MIDCAB - the direct route to the coronary arteries

With minimally invasive coronary artery bypass graft (MIDCAB) surgery, one or two and sometimes three stenosed coronary arteries can be re-perfused by connecting to a healthy artery.

This is how the procedure works:

  • A 3 to 4 cm incision is made over the heart into the 4th intercostal space.
  • Now, under direct vision or after an endoscope (metallic light guide) with camera has been introduced, the left inner thoracic artery visited and exposed.
  • The pericardium is opened and the very often narrowed anterior vessel branch is shown.
  • A stabilizer makes it possible to calm the operating area in the area of ​​the vessel connection.
  • The clogged vessel is wrapped with a sling and tied for a short time after a drug has been injected to keep the blood fluid. Up to 20 minutes of such a vessel interruption are usually well tolerated by the heart muscle without oxygen deficiency signs.
  • Then the surgeon connects the narrowed ligated coronary vessel with the internal mammary artery.
  • Subsequently, all vascular occlusions are released again.
  • A wound discharge leads the developing wound secretions in the thorax to the outside.

Good results achieved with MIDCAB

Very good results have so far been achieved with this method: 96 to 98 percent of the new vascular connections are still open after 1 year, and with the MIDCAB technique, a multiple bypass is also possible. However, since the MIDCAB operation has only existed for a few years, there are hardly any longer observation periods.

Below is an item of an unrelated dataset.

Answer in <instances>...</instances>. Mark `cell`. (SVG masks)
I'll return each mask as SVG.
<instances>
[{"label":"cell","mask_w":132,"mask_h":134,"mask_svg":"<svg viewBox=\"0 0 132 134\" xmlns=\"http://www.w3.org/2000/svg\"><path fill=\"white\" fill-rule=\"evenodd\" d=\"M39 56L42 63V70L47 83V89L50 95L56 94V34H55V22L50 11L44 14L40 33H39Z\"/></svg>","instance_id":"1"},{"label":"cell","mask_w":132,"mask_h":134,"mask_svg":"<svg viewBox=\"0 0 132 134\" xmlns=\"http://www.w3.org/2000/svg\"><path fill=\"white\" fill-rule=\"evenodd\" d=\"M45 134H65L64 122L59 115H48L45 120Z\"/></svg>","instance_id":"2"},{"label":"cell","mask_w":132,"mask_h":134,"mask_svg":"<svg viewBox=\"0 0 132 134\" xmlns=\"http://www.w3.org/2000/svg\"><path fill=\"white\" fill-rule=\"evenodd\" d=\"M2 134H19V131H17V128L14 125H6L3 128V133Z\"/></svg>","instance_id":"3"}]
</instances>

By comparison, with conventional bypass, up to 90 percent of the new vascular connections are still open after 15 years - at least if an artery was used as a donor vessel.

Surgeon and robot as a well-rehearsed team

Professor Friedrich Wilhelm Mohr of the Heart Center Leipzig was the world's first surgeon in 1998 to perform a heart surgery without standing directly at the treatment table. He conducted surgical instruments and a tiny camera inserted into the body through eight-to-ten-millimeter cuts through a keyhole several feet away.

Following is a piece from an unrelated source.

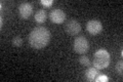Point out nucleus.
I'll return each instance as SVG.
<instances>
[{"instance_id":"f257e3e1","label":"nucleus","mask_w":123,"mask_h":82,"mask_svg":"<svg viewBox=\"0 0 123 82\" xmlns=\"http://www.w3.org/2000/svg\"><path fill=\"white\" fill-rule=\"evenodd\" d=\"M50 40V32L45 27H36L29 34V43L35 49H41L45 47Z\"/></svg>"},{"instance_id":"f03ea898","label":"nucleus","mask_w":123,"mask_h":82,"mask_svg":"<svg viewBox=\"0 0 123 82\" xmlns=\"http://www.w3.org/2000/svg\"><path fill=\"white\" fill-rule=\"evenodd\" d=\"M110 64V53L105 48L98 49L93 56V66L98 70L106 69Z\"/></svg>"},{"instance_id":"7ed1b4c3","label":"nucleus","mask_w":123,"mask_h":82,"mask_svg":"<svg viewBox=\"0 0 123 82\" xmlns=\"http://www.w3.org/2000/svg\"><path fill=\"white\" fill-rule=\"evenodd\" d=\"M89 48V42L84 36H78L74 41V50L77 53H85Z\"/></svg>"},{"instance_id":"20e7f679","label":"nucleus","mask_w":123,"mask_h":82,"mask_svg":"<svg viewBox=\"0 0 123 82\" xmlns=\"http://www.w3.org/2000/svg\"><path fill=\"white\" fill-rule=\"evenodd\" d=\"M49 19L55 24H62L66 19V13H65V11L63 9L55 8V9H52L49 13Z\"/></svg>"},{"instance_id":"39448f33","label":"nucleus","mask_w":123,"mask_h":82,"mask_svg":"<svg viewBox=\"0 0 123 82\" xmlns=\"http://www.w3.org/2000/svg\"><path fill=\"white\" fill-rule=\"evenodd\" d=\"M86 29L91 35H98L103 31V24L98 19H90L86 24Z\"/></svg>"},{"instance_id":"423d86ee","label":"nucleus","mask_w":123,"mask_h":82,"mask_svg":"<svg viewBox=\"0 0 123 82\" xmlns=\"http://www.w3.org/2000/svg\"><path fill=\"white\" fill-rule=\"evenodd\" d=\"M18 13L20 17L24 19H27L33 13V6L29 2H23L18 5Z\"/></svg>"},{"instance_id":"0eeeda50","label":"nucleus","mask_w":123,"mask_h":82,"mask_svg":"<svg viewBox=\"0 0 123 82\" xmlns=\"http://www.w3.org/2000/svg\"><path fill=\"white\" fill-rule=\"evenodd\" d=\"M65 29L69 35H76L81 31V25L77 19H70L67 22Z\"/></svg>"},{"instance_id":"6e6552de","label":"nucleus","mask_w":123,"mask_h":82,"mask_svg":"<svg viewBox=\"0 0 123 82\" xmlns=\"http://www.w3.org/2000/svg\"><path fill=\"white\" fill-rule=\"evenodd\" d=\"M98 75V69L94 68V67H91V68H88L86 71H85V78L87 81H94L95 77Z\"/></svg>"},{"instance_id":"1a4fd4ad","label":"nucleus","mask_w":123,"mask_h":82,"mask_svg":"<svg viewBox=\"0 0 123 82\" xmlns=\"http://www.w3.org/2000/svg\"><path fill=\"white\" fill-rule=\"evenodd\" d=\"M47 19V13L44 9H39L37 10V13H35V21L38 24H42L45 22V19Z\"/></svg>"},{"instance_id":"9d476101","label":"nucleus","mask_w":123,"mask_h":82,"mask_svg":"<svg viewBox=\"0 0 123 82\" xmlns=\"http://www.w3.org/2000/svg\"><path fill=\"white\" fill-rule=\"evenodd\" d=\"M11 43H12L13 46L20 47V46L23 45V39H22V37H20V36H15V37L12 38V40H11Z\"/></svg>"},{"instance_id":"9b49d317","label":"nucleus","mask_w":123,"mask_h":82,"mask_svg":"<svg viewBox=\"0 0 123 82\" xmlns=\"http://www.w3.org/2000/svg\"><path fill=\"white\" fill-rule=\"evenodd\" d=\"M79 63L81 64L82 66H89L90 65V61H89V58H88L87 57L81 56L79 57Z\"/></svg>"},{"instance_id":"f8f14e48","label":"nucleus","mask_w":123,"mask_h":82,"mask_svg":"<svg viewBox=\"0 0 123 82\" xmlns=\"http://www.w3.org/2000/svg\"><path fill=\"white\" fill-rule=\"evenodd\" d=\"M116 71H117L118 74L122 75V72H123V62L122 61L117 62V64H116Z\"/></svg>"},{"instance_id":"ddd939ff","label":"nucleus","mask_w":123,"mask_h":82,"mask_svg":"<svg viewBox=\"0 0 123 82\" xmlns=\"http://www.w3.org/2000/svg\"><path fill=\"white\" fill-rule=\"evenodd\" d=\"M108 80H109V78L106 75H98L94 79V81H97V82H107Z\"/></svg>"},{"instance_id":"4468645a","label":"nucleus","mask_w":123,"mask_h":82,"mask_svg":"<svg viewBox=\"0 0 123 82\" xmlns=\"http://www.w3.org/2000/svg\"><path fill=\"white\" fill-rule=\"evenodd\" d=\"M53 3V0H41V4L44 6H50Z\"/></svg>"}]
</instances>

For several years now, the surgical robot "Da Vinci" has conquered the operating rooms of cardiac surgeons. The heart surgeons operate on the beating heart with the robot, create bypasses, replace heart valves and repair defective heart septa. In general surgery, the robot is only gradually being used. The "Da Vincis" are now in numerous university clinics and other major clinics, where they are used, inter alia, for urological procedures.

How does "Da Vinci" work?

The robot system "Da Vinci" consists of two essential components: the control console and the robot arms. The surgeon sits at the console and steers with two joysticks the electronic robotic arms, on which the (interchangeable) surgical instruments are located. In front of him he has a high-resolution 3-D video image that shows the operating field in 20- to 30-fold magnification.

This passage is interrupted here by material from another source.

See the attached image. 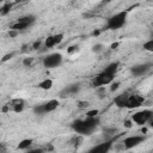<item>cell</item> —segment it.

The surgeon's hands rest beneath the monitor and use the instruments with the same flexibility as open surgery. Even better: the translation of the movements from the console to the instruments is jitter-free and can be adjusted individually. For example, if the surgeon turns his hand ten centimeters, the instruments move only one centimeter. In this way, the surgeon can work much more accurately and attach even the finest sutures without complications.

The surgeon is not superfluous by the robot. On the contrary: Although he sits away from the patient, at no time leaves the system in control. The robot supports the surgeon and helps him to be more precise.

... and man remains human

Minimally invasive procedures are currently holding high hopes, even if the costs for a surgical robot are high. On the other hand, developments in the fields of medicine, biology and electronics are providing ever-better control and monitoring methods that make even complicated procedures easier and more controllable.

However, the risk factor human remains uncontrollable: malnutrition, smoking, alcohol, stress and a lack of exercise are still the main causes of heart disease - regardless of how well the consequences can be ironed out later.